Re: Counterfactual Quantum Thinkers

Damien Broderick (damien@ariel.ucs.unimelb.edu.au)
Tue, 12 May 1998 12:19:31 +0000


At 10:14 AM 5/11/98 -0400, Alex wrote:
>Oops, ignore my last, folks. Sorry. It's in Features, it's called Crazy
>Logic, and the web edition doesn't include it. Oh well, off to the library
>for me today.

And the ideas man in question is Richard Josza, of the University of
Plymouth, UK.

David Deutsch commented thus:

> There's a weird world where computers give
> you an answer just by being there. You don't
> even have to switch them on

Ah. Well, don't worry, this is false.

>The bottom line is that some clever fellow has worked out how to get
>answers out of a quantum preparation *without turning the machine on to
>run the calculation*.

Someone has slightly misunderstood the process, and then jumped to a
conclusion that they *thought* followed logically from the description they
had seen.

>It's based on the bomb-testing idea I'm sure you're all familiar with from
>Penrose's SHADOWS OF THE MIND. Elitzur and Vaidman showed that one time
>in 4 you can determine the state of a macro-system, *without observing it*,
>if >it is coupled to a quantum detector.

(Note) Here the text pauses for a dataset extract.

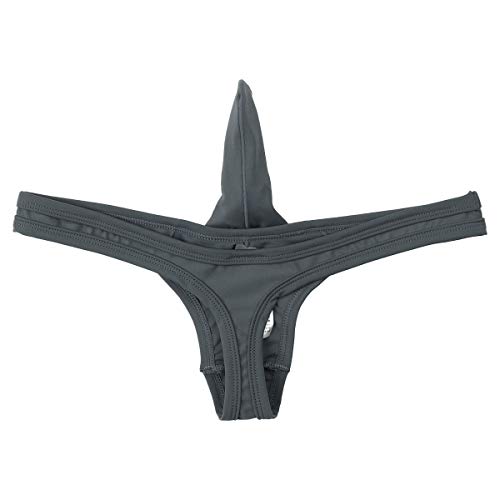 Mens Low Rise Bugle Pouch Backless Micro Panties Jockstrap G-string Thong Bikini Briefs Underwear4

Actually they also showed the result you are describing here, namely that
you can determine that state as with reliability as close to 1 as you like
(but not actually 1), and you can reduce the probability that that will
involve measuring the system (in any one universe) to an arbitrarily low
number above zero. Again, if you reduce it to zero, the scheme won't work.

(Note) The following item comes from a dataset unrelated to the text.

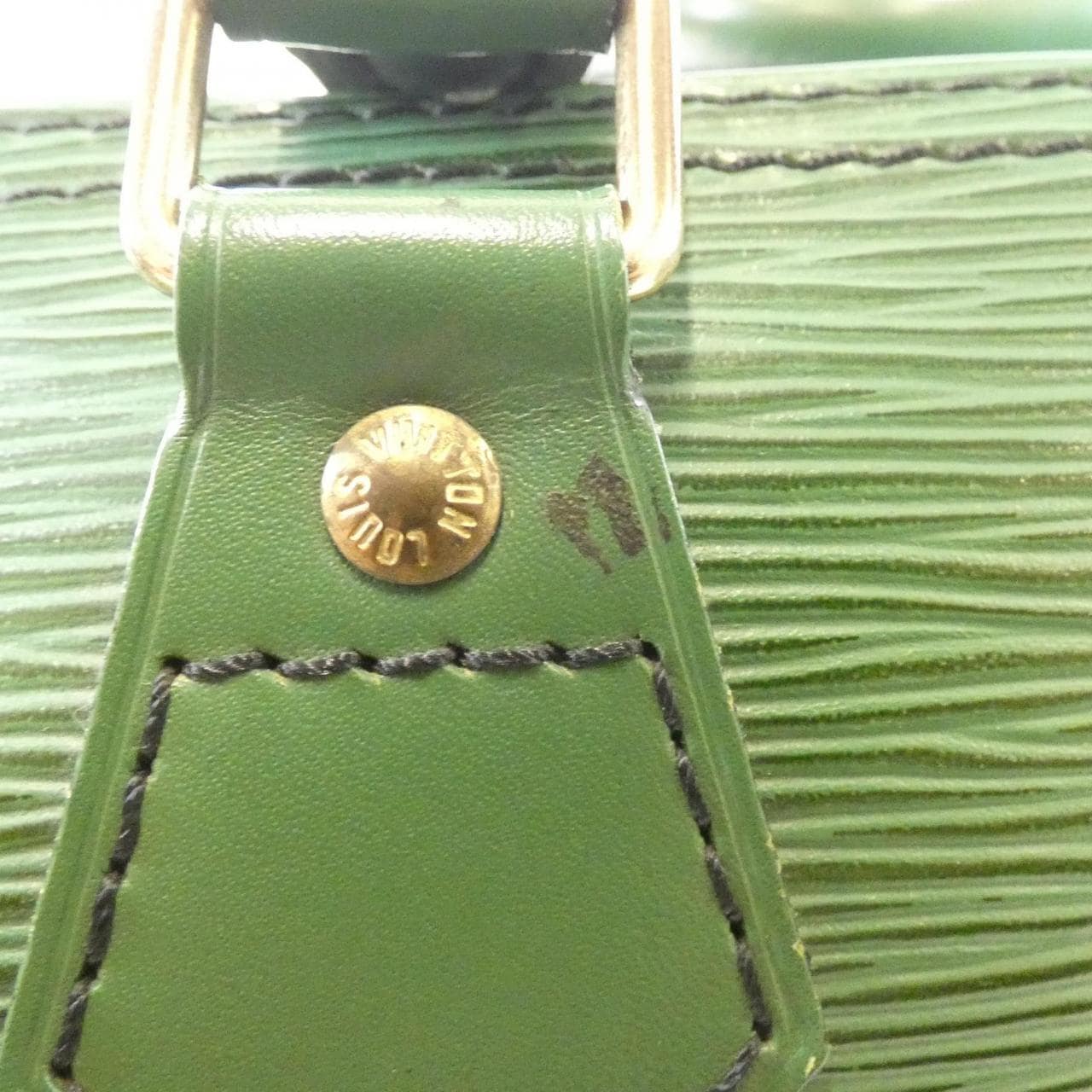 LOUIS VUITTON Epi Speedy 25cm M43014 Boston Bag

>All that's needed is for the observation
>to be *possible* via that procedure,

Which means "to occur in some universes", remember.

>and quantum interference
>can deliver you information about the real world without actually looking
>at it. Some of the time, anyway. And since that's true, a sequence of
>assays can multiply up your level of confidence to whatever degree you
>wish.

The whole quantum computation that does this is the "sequence of assays".

>[...] This gadget doesn't need to be
>activated until *after* it's done the job.

False.

>(What's more, it's reported
>that objects have now been `photographed' using this principle without
>shining any light on them, simply because light *could have been* shone on
>them....)

No. It's because light did fall on them in other universes. Just like any
other interference experiment.

>Penrose is evidently rubbing his hands with glee, because this sounds like
>it might be the missing link in his theory that neural microtubules can
>sustain quantal superpositions in something like a Bose condensate. The
>brain might thus leap instantly and without frying itself to conclusions
>that even the smartest Turing Jupiter brain would be agonising over to the
>end of time...
>
>I dunno. Sounds like witchcraft to me. Pretty logic, though.

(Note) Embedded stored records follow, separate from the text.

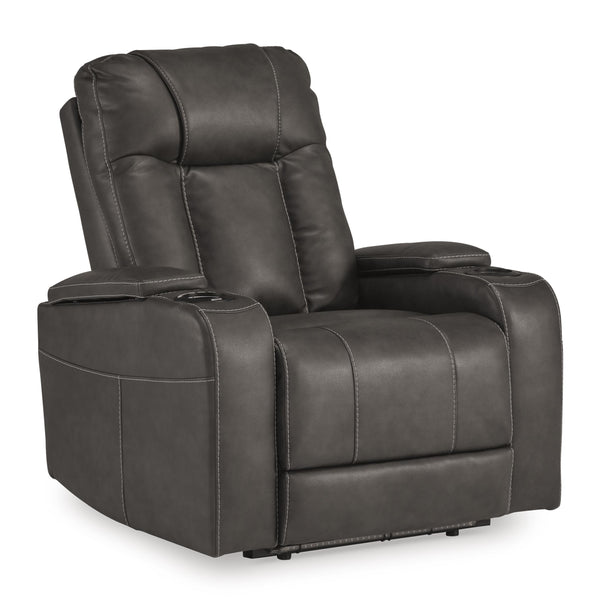  Signature Design by Ashley Feazada 6620513 Power Rocker Recliner with Adjustable Headrest IMAGE 1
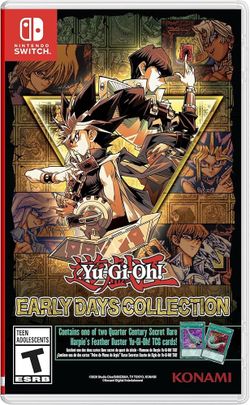 Yu-Gi-Oh! Early Days Collection Nintendo Switch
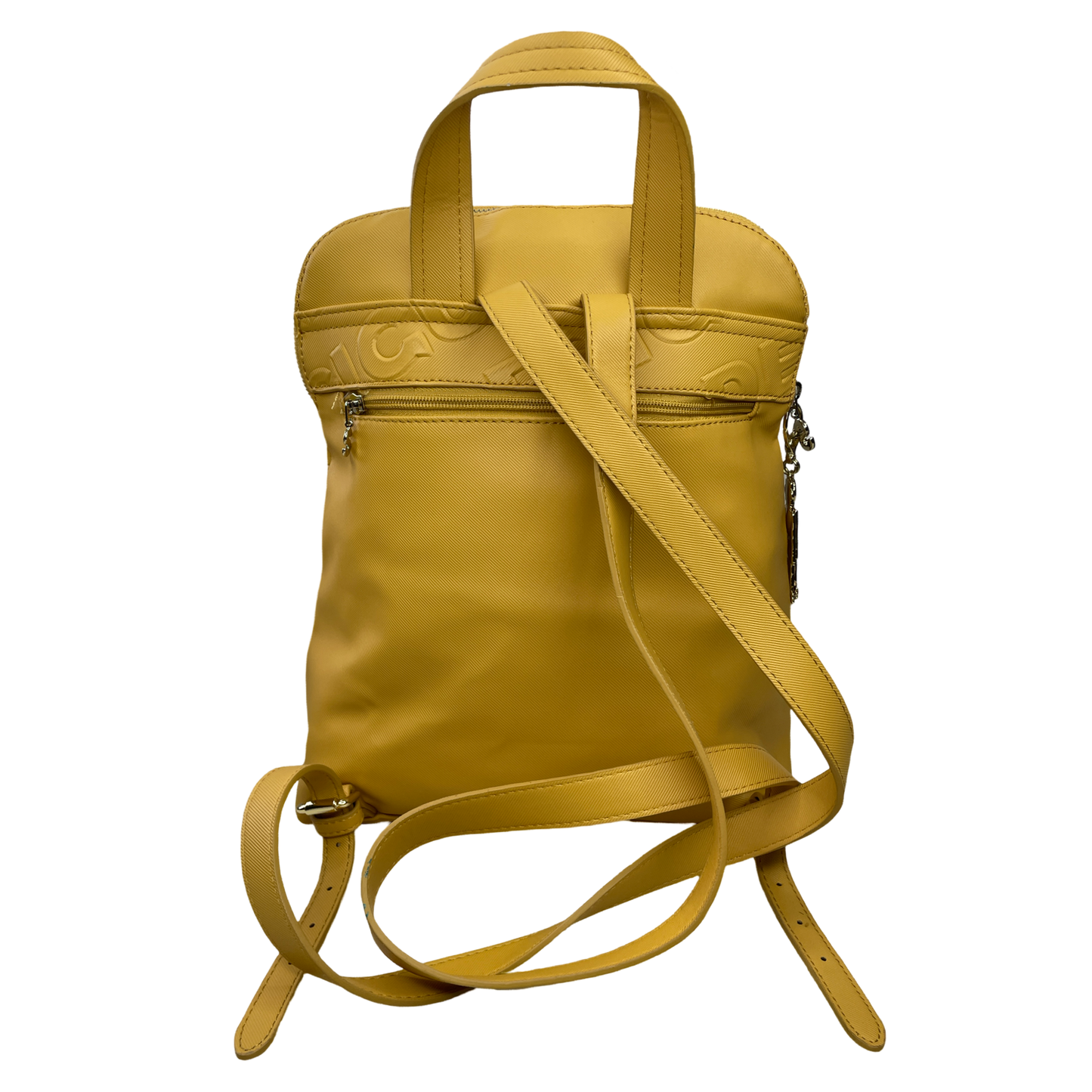 Bolso Desigual BagPack Amarillo-Talla M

All that microtubule stuff, and more generally all suggestions that the
brain is a quantum computer, while not witchcraft, seem entirely
unmotivated to me. The 'interaction-free measurements', however (or
counterfactual computations as Richard Jozsa has somewhat misleadingly
called them), are a matter of ordinary, uncontroversial physics. It is
indeed pretty physics. And it only sounds like witchcraft if you try to
understand it as happening in a single universe.